◆ **ENTRIES PROVIDED**:
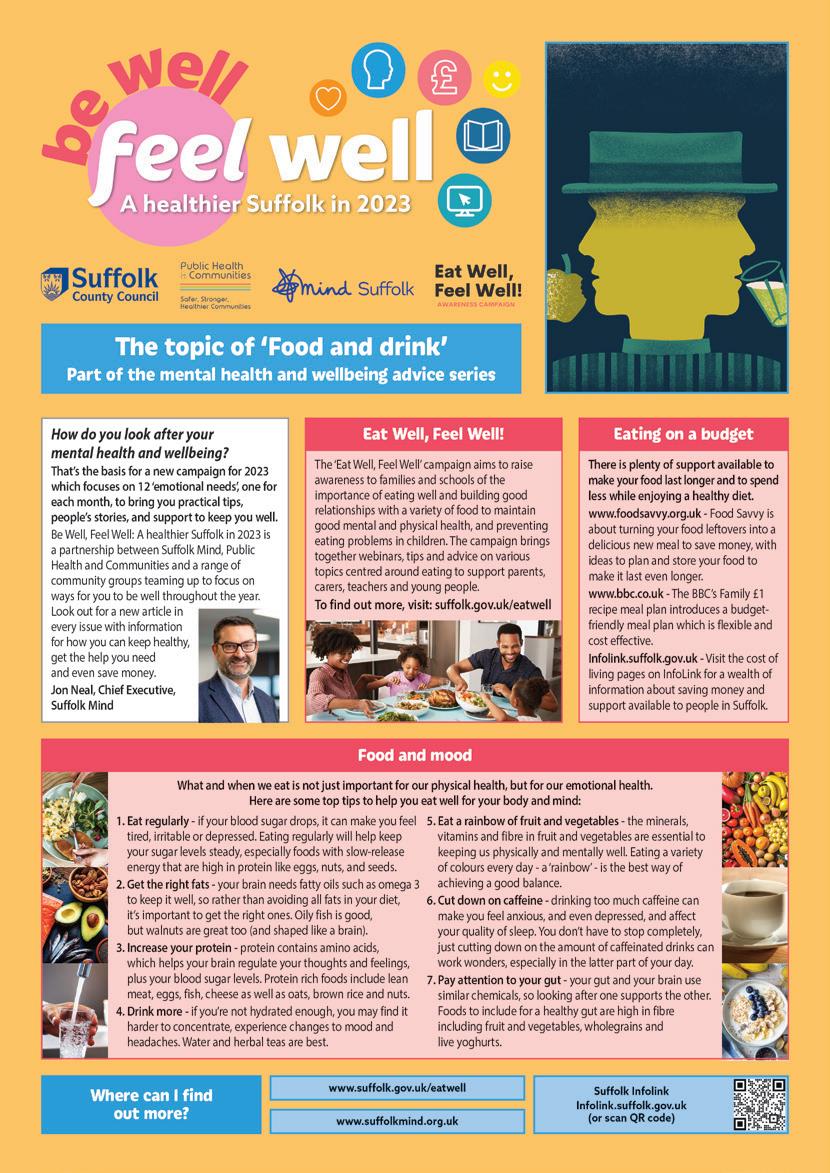 be well feel well
A healthier Suffolk in 2023

Suffolk County Council

Public Health & Communities
Safer, Stronger, Healthier Communities

mind Suffolk

Eat Well, Feel Well!
AWARENESS CAMPAIGN

The topic of 'Food and drink'
Part of the mental health and wellbeing advice series

How do you look after your mental health and wellbeing?
That's the basis for a new campaign for 2023 which focuses on 12 'emotional needs', one for each month, to bring you practical tips, people's stories, and support to keep you well.
Be Well, Feel Well: A healthier Suffolk in 2023 is a partnership between Suffolk Mind, Public Health and Communities and a range of community groups teaming up to focus on ways for you to be well throughout the year.
Look out for a new article in every issue with information for how you can keep healthy, get the help you need and even save money.
Jon Neal, Chief Executive, Suffolk Mind

Eat Well, Feel Well!
The 'Eat Well, Feel Well' campaign aims to raise awareness to families and schools of the importance of eating well and building good relationships with a variety of food to maintain good mental and physical health, and preventing eating problems in children. The campaign brings together webinars, tips and advice on various topics centred around eating to support parents, carers, teachers and young people.
To find out more, visit: suffolk.gov.uk/eatwell

Eating on a budget
There is plenty of support available to make your food last longer and to spend less while enjoying a healthy diet.
www.foodsavvy.org.uk - Food Savvy is about turning your food leftovers into a delicious new meal to save money, with ideas to plan and store your food to make it last even longer.
www.bbc.co.uk - The BBC's Family £1 recipe meal plan introduces a budget-friendly meal plan which is flexible and cost effective.
Infolink.suffolk.gov.uk - Visit the cost of living pages on InfoLink for a wealth of information about saving money and support available to people in Suffolk.

Food and mood
What and when we eat is not just important for our physical health, but for our emotional health. Here are some top tips to help you eat well for your body and mind:

1. Eat regularly - if your blood sugar drops, it can make you feel tired, irritable or depressed. Eating regularly will help keep your sugar levels steady, especially foods with slow-release energy that are high in protein like eggs, nuts, and seeds.
2. Get the right fats - your brain needs fatty oils such as omega 3 to keep it well, so rather than avoiding all fats in your diet, it's important to get the right ones. Oily fish is good, but walnuts are great too (and shaped like a brain).
3. Increase your protein - protein contains amino acids, which helps your brain regulate your thoughts and feelings, plus your blood sugar levels. Protein rich foods include lean meat, eggs, fish, cheese as well as oats, brown rice and nuts.
4. Drink more - if you're not hydrated enough, you may find it harder to concentrate, experience changes to mood and headaches. Water and herbal teas are best.
5. Eat a rainbow of fruit and vegetables - the minerals, vitamins and fibre in fruit and vegetables are essential to keeping us physically and mentally well. Eating a variety of colours every day - a 'rainbow' - is the best way of achieving a good balance.
6. Cut down on caffeine - drinking too much caffeine can make you feel anxious, and even depressed, and affect your quality of sleep. You don't have to stop completely, just cutting down on the amount of caffeinated drinks can work wonders, especially in the latter part of your day.
7. Pay attention to your gut - your gut and your brain use similar chemicals, so looking after one supports the other. Foods to include for a healthy gut are high in fibre including fruit and vegetables, wholegrains and live yoghurts.

Where can I find out more?
www.suffolk.gov.uk/eatwell
www.suffolkmind.org.uk
Suffolk Infolink
Infolink.suffolk.gov.uk
(or scan QR code)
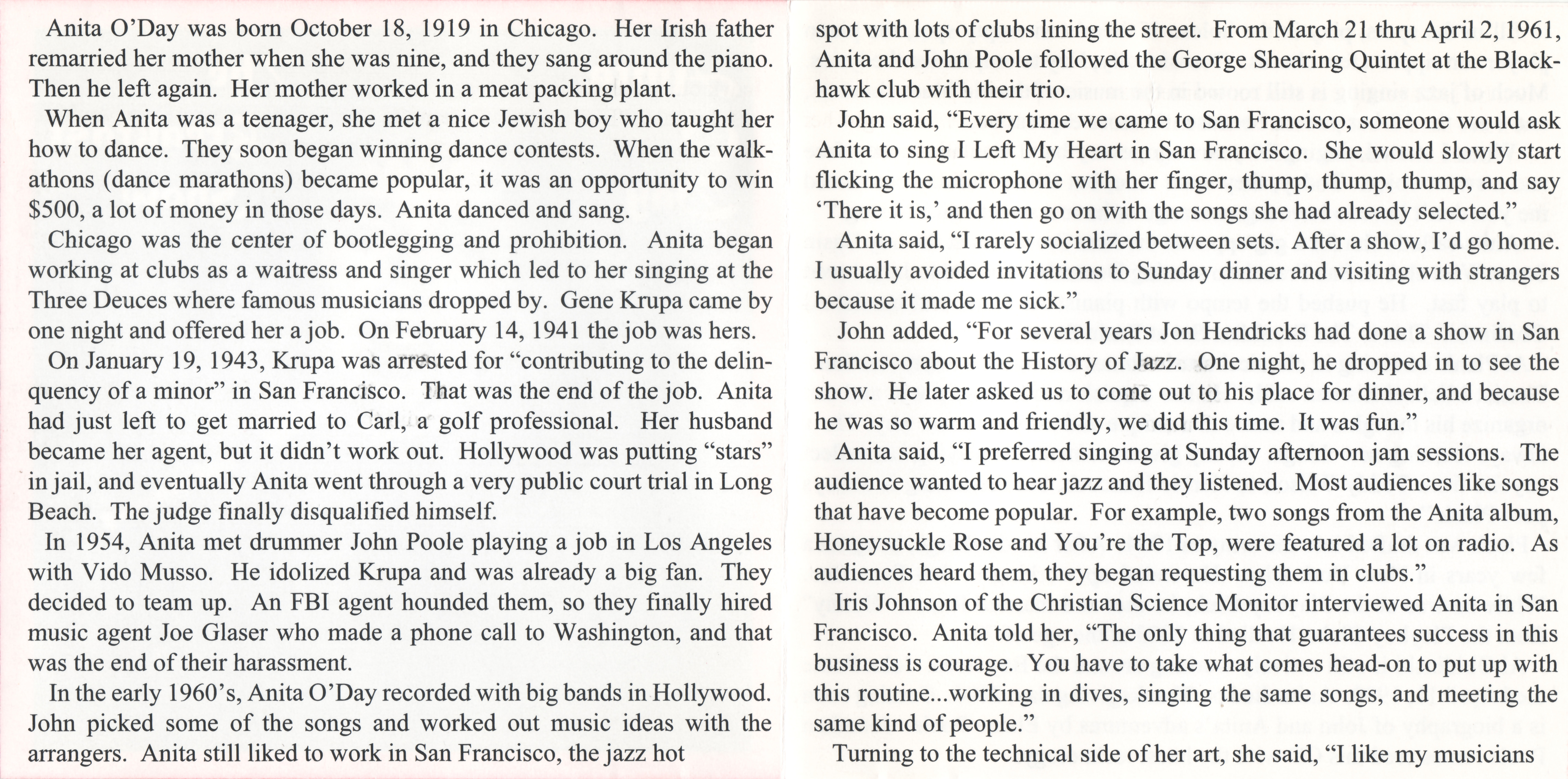 Anita O'Day was born October 18, 1919 in Chicago. Her Irish father remarried her mother when she was nine, and they sang around the piano. Then he left again. Her mother worked in a meat packing plant.

When Anita was a teenager, she met a nice Jewish boy who taught her how to dance. They soon began winning dance contests. When the walkathons (dance marathons) became popular, it was an opportunity to win $500, a lot of money in those days. Anita danced and sang.

Chicago was the center of bootlegging and prohibition. Anita began working at clubs as a waitress and singer which led to her singing at the Three Deuces where famous musicians dropped by. Gene Krupa came by one night and offered her a job. On February 14, 1941 the job was hers.

On January 19, 1943, Krupa was arrested for "contributing to the delinquency of a minor" in San Francisco. That was the end of the job. Anita had just left to get married to Carl, a golf professional. Her husband became her agent, but it didn't work out. Hollywood was putting "stars" in jail, and eventually Anita went through a very public court trial in Long Beach. The judge finally disqualified himself.

In 1954, Anita met drummer John Poole playing a job in Los Angeles with Vido Musso. He idolized Krupa and was already a big fan. They decided to team up. An FBI agent hounded them, so they finally hired music agent Joe Glaser who made a phone call to Washington, and that was the end of their harassment.

In the early 1960's, Anita O'Day recorded with big bands in Hollywood. John picked some of the songs and worked out music ideas with the arrangers. Anita still liked to work in San Francisco, the jazz hot spot with lots of clubs lining the street. From March 21 thru April 2, 1961, Anita and John Poole followed the George Shearing Quintet at the Blackhawk club with their trio.

John said, "Every time we came to San Francisco, someone would ask Anita to sing I Left My Heart in San Francisco. She would slowly start flicking the microphone with her finger, thump, thump, thump, and say 'There it is,' and then go on with the songs she had already selected."

Anita said, "I rarely socialized between sets. After a show, I'd go home. I usually avoided invitations to Sunday dinner and visiting with strangers because it made me sick."

John added, "For several years Jon Hendricks had done a show in San Francisco about the History of Jazz. One night, he dropped in to see the show. He later asked us to come out to his place for dinner, and because he was so warm and friendly, we did this time. It was fun."

Anita said, "I preferred singing at Sunday afternoon jam sessions. The audience wanted to hear jazz and they listened. Most audiences like songs that have become popular. For example, two songs from the Anita album, Honeysuckle Rose and You're the Top, were featured a lot on radio. As audiences heard them, they began requesting them in clubs."

Iris Johnson of the Christian Science Monitor interviewed Anita in San Francisco. Anita told her, "The only thing that guarantees success in this business is courage. You have to take what comes head-on to put up with this routine...working in dives, singing the same songs, and meeting the same kind of people."

Turning to the technical side of her art, she said, "I like my musicians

◆ **YOUR ASSIGNMENT**:
Reply with a number alone, the number of lines of the records that hold the word "more".

◆ **RESPONSE TO THIS EXERCISE**:
3